DIRECTIONS:
Show each line of the listing below that includes the word "which". Uppercase and lowercase count as different.

━━━ EXCERPTED RECORDS

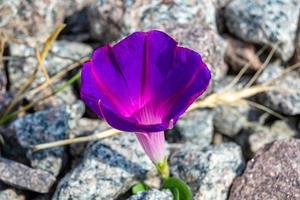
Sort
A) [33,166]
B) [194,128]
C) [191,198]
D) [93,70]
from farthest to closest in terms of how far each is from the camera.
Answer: [194,128] < [33,166] < [191,198] < [93,70]

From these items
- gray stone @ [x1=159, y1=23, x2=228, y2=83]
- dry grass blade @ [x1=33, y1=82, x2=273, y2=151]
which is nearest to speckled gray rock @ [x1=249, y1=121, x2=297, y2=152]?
dry grass blade @ [x1=33, y1=82, x2=273, y2=151]

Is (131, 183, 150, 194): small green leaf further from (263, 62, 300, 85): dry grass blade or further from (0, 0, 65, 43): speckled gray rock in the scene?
(0, 0, 65, 43): speckled gray rock

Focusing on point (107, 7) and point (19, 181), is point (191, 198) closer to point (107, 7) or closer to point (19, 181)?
point (19, 181)

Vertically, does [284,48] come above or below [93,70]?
below

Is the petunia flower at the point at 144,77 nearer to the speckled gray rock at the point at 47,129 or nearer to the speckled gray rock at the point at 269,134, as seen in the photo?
the speckled gray rock at the point at 47,129

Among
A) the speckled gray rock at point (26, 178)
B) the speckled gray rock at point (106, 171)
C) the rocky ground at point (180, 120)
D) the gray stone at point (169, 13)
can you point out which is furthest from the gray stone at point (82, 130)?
the gray stone at point (169, 13)

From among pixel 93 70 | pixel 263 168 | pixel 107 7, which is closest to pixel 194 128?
pixel 263 168

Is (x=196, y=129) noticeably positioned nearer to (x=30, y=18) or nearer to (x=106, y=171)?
(x=106, y=171)
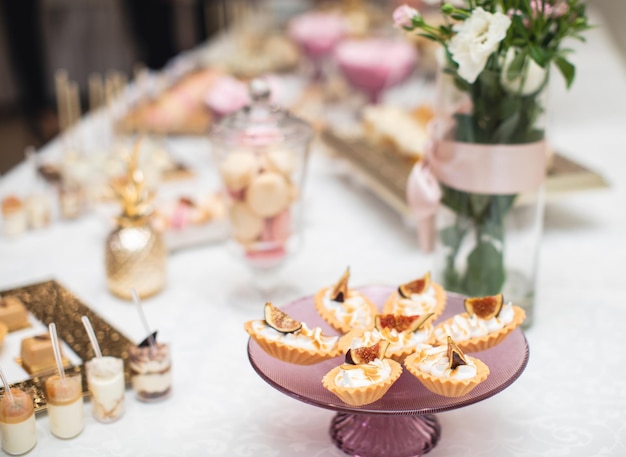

━━━━━━

SOLUTION BELOW:
which is nearest to speckled gray rock @ [x1=249, y1=121, x2=297, y2=152]?
can you point out which is furthest from the gray stone at point (82, 130)?
From among pixel 93 70 | pixel 263 168 | pixel 107 7, which is closest to pixel 194 128?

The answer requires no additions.